Professor Anthony Don, a medical biochemistry researcher within the School of Medical Sciences, received the 2023 NHMRC Marshall and Warren Ideas Grant Award for his research in Alzheimer's Disease.
This award honours the highest ranked and the most innovative and potentially transformative application of an NHMRC Ideas Grant.
Professor Don’s research project aims to tackle one of the most important unsolved questions for our understanding of Alzheimer’s Disease: why people with the E4 allele (form) of the APOE gene are at greatly increased risk of developing the disease, whereas those with the E2 allele are at reduced risk.
“This research will lead to greatly improved treatment options for people with Alzheimer’s Disease. Current treatments for Alzheimer's Disease have very limited effect, and a much stronger understanding of how and why the disease develops is needed to advance effective therapies,” said Professor Don.
“Once we understand what exactly goes wrong with cellular metabolism in people who will eventually develop Alzheimer’s Disease, we can design and develop therapeutics to fix the problem.”
Professor Don and his team, including Jun Yup Lee and Dr Jonathan Teo, have developed new methods that will allow them to prove that the genetic risk for Alzheimer’s Disease is directly related to impaired brain lipid metabolism, representing a major advancement in our understanding of how and why this disease develops.
Dr Johanna Birrell, PhD candidate from the School of Public Health, was awarded the 2023 NHMRC Gustav Nossal Postgraduate Scholarship Award.
This award recognises the NHMRC Postgraduate Scholarship recipient with the highest rank in the Clinical Medicine and Science research category.
Dr Birrell’s PhD thesis aims to evaluate and map geographic and socioeconomic variation in kidney failure and care across Australia and New Zealand, through a public health and health services research lens.

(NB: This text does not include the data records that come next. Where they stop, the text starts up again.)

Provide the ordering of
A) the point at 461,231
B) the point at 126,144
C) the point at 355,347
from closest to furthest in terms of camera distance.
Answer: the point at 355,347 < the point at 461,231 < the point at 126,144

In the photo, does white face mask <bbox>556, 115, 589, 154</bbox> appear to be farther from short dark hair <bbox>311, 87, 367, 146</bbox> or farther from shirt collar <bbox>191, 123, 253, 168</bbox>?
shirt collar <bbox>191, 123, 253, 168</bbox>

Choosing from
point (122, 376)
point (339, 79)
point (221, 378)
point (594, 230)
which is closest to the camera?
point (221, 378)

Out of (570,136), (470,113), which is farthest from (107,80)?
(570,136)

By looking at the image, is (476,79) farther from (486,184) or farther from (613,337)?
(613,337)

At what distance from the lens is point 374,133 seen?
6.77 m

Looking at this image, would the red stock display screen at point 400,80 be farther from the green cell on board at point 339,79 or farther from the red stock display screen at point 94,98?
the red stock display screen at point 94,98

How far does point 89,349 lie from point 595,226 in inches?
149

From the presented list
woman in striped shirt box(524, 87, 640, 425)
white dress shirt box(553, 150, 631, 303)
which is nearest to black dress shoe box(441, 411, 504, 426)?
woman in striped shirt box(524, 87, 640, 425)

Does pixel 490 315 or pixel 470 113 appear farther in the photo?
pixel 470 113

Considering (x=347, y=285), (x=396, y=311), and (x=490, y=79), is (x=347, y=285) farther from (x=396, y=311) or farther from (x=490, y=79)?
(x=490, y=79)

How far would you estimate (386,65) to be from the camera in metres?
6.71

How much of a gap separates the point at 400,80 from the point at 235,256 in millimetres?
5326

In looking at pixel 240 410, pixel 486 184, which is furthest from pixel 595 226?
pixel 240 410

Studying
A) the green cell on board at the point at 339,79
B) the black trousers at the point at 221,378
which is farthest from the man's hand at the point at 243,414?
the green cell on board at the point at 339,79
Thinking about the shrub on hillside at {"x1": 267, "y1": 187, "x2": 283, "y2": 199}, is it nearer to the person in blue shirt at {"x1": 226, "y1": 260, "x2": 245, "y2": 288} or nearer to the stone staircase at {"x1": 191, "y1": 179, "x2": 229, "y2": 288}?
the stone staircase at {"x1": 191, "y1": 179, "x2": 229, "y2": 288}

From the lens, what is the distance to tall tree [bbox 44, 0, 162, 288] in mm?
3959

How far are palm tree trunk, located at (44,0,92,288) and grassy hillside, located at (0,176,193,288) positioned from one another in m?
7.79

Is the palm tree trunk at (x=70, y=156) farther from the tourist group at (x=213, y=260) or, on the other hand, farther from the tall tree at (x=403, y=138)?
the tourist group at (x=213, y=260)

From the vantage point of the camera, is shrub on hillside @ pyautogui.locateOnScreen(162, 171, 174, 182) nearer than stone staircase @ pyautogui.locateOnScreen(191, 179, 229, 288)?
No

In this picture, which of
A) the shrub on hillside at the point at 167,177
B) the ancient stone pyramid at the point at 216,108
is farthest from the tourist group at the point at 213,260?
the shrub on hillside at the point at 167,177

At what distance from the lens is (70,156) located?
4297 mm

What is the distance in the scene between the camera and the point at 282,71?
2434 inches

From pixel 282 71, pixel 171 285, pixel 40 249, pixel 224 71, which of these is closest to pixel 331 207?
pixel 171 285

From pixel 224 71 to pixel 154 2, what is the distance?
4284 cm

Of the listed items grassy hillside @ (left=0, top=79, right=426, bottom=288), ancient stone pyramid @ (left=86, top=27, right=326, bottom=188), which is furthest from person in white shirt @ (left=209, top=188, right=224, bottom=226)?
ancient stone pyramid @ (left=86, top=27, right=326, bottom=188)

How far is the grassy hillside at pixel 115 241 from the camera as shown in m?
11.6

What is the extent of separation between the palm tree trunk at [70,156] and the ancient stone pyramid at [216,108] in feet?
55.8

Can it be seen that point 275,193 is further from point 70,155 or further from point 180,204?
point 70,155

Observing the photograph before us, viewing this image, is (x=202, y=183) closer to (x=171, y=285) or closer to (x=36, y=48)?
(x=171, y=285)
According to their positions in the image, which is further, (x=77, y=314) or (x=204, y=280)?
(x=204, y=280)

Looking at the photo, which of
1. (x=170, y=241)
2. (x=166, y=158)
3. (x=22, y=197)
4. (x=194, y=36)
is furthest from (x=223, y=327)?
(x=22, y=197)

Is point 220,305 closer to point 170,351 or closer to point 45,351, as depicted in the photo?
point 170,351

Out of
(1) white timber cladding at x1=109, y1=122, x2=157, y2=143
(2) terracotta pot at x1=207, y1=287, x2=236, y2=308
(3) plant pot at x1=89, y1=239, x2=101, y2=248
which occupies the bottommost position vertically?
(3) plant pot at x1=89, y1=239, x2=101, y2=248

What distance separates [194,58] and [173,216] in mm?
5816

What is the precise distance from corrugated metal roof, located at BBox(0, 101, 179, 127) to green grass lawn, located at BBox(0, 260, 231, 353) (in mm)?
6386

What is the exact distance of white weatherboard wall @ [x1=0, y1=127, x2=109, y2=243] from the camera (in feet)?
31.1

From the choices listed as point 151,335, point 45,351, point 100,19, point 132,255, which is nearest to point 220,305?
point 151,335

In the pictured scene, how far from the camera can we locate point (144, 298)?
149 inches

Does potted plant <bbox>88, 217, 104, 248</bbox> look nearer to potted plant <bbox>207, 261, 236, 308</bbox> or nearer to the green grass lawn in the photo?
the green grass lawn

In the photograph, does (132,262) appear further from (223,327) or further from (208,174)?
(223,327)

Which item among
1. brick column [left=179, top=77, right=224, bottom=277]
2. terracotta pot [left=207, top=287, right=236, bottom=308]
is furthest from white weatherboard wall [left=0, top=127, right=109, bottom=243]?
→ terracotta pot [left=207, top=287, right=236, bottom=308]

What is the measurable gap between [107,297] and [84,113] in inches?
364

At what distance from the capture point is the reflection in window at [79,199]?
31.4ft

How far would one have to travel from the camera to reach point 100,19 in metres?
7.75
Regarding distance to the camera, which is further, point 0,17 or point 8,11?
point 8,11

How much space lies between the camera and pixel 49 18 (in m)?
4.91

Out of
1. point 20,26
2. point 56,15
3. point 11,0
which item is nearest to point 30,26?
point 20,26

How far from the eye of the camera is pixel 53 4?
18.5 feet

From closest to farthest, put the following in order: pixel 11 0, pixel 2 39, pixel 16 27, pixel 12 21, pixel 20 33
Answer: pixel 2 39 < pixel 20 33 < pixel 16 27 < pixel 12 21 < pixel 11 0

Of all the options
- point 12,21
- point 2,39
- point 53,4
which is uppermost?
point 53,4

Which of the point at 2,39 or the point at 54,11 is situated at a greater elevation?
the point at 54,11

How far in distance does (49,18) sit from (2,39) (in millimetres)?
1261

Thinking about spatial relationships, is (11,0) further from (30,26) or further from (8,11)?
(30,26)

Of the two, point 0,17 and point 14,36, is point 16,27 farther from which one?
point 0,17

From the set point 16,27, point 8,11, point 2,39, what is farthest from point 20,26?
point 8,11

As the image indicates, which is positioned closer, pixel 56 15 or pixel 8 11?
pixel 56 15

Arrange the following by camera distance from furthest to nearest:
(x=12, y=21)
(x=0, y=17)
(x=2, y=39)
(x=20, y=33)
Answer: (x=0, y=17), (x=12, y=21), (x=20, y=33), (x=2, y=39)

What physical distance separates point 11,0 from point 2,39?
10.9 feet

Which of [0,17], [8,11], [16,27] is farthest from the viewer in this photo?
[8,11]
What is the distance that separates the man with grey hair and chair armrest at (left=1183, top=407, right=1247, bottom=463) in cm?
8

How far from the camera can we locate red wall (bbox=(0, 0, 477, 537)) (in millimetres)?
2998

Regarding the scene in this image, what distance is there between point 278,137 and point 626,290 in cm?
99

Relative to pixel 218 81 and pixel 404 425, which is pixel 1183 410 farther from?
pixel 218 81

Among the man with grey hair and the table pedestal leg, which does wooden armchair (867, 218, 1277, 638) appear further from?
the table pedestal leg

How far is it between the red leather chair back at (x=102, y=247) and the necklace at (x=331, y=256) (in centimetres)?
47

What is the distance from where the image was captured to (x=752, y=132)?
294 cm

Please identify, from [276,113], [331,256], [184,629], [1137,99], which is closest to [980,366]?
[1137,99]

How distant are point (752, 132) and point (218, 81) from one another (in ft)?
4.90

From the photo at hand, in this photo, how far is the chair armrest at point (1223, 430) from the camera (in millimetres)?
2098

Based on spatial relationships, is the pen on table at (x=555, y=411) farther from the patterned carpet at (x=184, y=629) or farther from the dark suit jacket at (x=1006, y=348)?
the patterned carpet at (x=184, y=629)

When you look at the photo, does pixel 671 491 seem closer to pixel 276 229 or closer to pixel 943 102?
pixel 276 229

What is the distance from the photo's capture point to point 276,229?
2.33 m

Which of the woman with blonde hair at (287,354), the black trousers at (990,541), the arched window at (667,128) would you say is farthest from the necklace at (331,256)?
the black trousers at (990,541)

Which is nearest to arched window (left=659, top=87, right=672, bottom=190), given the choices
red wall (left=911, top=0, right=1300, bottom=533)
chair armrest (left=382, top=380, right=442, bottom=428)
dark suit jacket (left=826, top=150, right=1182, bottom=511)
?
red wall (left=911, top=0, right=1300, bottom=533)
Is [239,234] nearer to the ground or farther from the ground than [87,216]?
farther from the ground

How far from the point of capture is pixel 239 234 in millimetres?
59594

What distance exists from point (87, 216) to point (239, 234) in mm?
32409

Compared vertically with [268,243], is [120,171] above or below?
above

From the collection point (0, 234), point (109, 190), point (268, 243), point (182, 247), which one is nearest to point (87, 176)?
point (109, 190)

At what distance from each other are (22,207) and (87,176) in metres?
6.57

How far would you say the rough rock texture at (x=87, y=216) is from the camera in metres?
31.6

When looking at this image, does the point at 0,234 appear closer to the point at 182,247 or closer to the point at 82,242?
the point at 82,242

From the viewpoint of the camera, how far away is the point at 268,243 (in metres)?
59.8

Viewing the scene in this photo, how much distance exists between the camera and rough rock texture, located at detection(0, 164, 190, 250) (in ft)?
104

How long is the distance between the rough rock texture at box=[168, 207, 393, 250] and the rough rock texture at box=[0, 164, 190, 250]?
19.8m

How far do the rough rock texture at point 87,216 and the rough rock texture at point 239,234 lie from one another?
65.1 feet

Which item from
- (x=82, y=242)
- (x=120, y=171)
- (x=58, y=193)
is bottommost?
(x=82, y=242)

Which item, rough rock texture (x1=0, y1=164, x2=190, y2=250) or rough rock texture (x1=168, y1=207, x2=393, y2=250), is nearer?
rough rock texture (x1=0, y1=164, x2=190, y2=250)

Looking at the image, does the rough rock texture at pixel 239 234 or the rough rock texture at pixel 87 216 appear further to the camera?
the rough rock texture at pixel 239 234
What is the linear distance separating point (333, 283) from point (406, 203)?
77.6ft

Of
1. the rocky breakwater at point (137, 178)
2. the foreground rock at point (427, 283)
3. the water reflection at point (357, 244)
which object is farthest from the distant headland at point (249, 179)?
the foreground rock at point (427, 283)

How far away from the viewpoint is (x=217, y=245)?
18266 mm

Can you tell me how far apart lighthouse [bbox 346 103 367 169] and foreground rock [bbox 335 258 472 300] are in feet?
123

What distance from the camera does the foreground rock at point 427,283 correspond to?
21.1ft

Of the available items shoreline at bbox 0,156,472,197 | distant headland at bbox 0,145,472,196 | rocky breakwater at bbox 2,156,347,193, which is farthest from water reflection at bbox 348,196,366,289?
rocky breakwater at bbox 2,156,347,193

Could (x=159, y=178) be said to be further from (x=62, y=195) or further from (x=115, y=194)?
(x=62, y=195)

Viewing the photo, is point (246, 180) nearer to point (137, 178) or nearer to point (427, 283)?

Using linked health data and quantitative analysis, geo-spatial mapping and patient interviews, Dr Birrell along with her research supervisors Professor Angela Webster, Dr Nicole De La Mata and Dr Nick Cross, will analyse variation in the burden of disease, service provision and access to kidney transplantation.
“Our research will deliver novel insights into which communities across Australia and New Zealand are most affected by kidney failure, face the greatest difficulties in accessing care, and the contributing factors,” said Dr Birrell.
“This project aims to provide an evidence base for a bi-national kidney failure strategy that addresses geographic differences in need and can be updated over time.”